- TEXT SEGMENT:
────────────────────
I also bring a credit card, just in case.
Where should I exchange currencies? Is it best to exchange in the Philippines before the trip?
It depends on the country I’m visiting. In countries like Vietnam, Cambodia, Taiwan, where the PH peso is not widely accepted in banks/money changers, I usually exchange my pesos with US dollars here in the Philippines before the trip.
In countries like Singapore and Hong Kong where the PHP is widely accepted, I exchange directly when I’m already there. At the airport, I usually exchange a small amount, just enough to get me to my hotel. But when the airport rate isn’t that bad or the difference is very little, I exchange more. Sometimes, what you lose in the conversion might even be smaller than the money you’re gonna spend to get to a better money changer.
Based on experience, however, the best way to acquire foreign currencies is still through ATM withdrawal. Some banks collect transaction fees, some don’t. So if you’re setting up a travel account, choose your bank wisely.
Further reading: 10 Things I Wish I Knew Before I Started Traveling
Should I bring an ID?
Your passport is a valid ID. But Immigration Officers in the Philippines have started to ask for company ID to validate the occupation you indicated on your departure card.
I’m a freelancer so I don’t have a company ID. What is a good alternative?
────────────────────
- RECORDED INFORMATION:
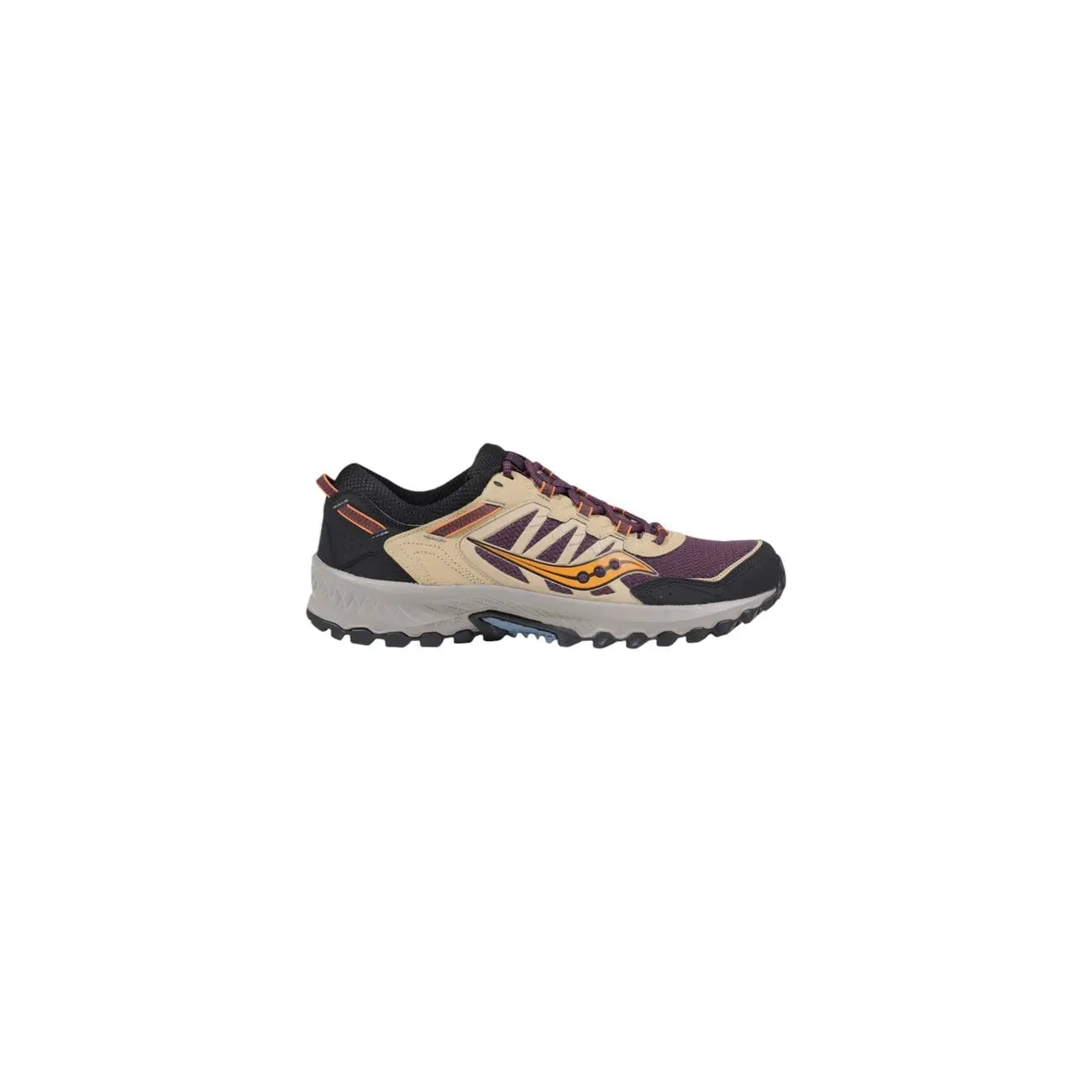 Saucony Homme Baskets Saucony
────────────────────
- HOW TO COMPLETE THIS TASK: Can you copy the whole travel Q&A word for word? The material has nothing to do with the travel Q&A.

- RESULT BELOW:
I also bring a credit card, just in case.
Where should I exchange currencies? Is it best to exchange in the Philippines before the trip?
It depends on the country I’m visiting. In countries like Vietnam, Cambodia, Taiwan, where the PH peso is not widely accepted in banks/money changers, I usually exchange my pesos with US dollars here in the Philippines before the trip.
In countries like Singapore and Hong Kong where the PHP is widely accepted, I exchange directly when I’m already there. At the airport, I usually exchange a small amount, just enough to get me to my hotel. But when the airport rate isn’t that bad or the difference is very little, I exchange more. Sometimes, what you lose in the conversion might even be smaller than the money you’re gonna spend to get to a better money changer.
Based on experience, however, the best way to acquire foreign currencies is still through ATM withdrawal. Some banks collect transaction fees, some don’t. So if you’re setting up a travel account, choose your bank wisely.
Further reading: 10 Things I Wish I Knew Before I Started Traveling
Should I bring an ID?
Your passport is a valid ID. But Immigration Officers in the Philippines have started to ask for company ID to validate the occupation you indicated on your departure card.
I’m a freelancer so I don’t have a company ID. What is a good alternative?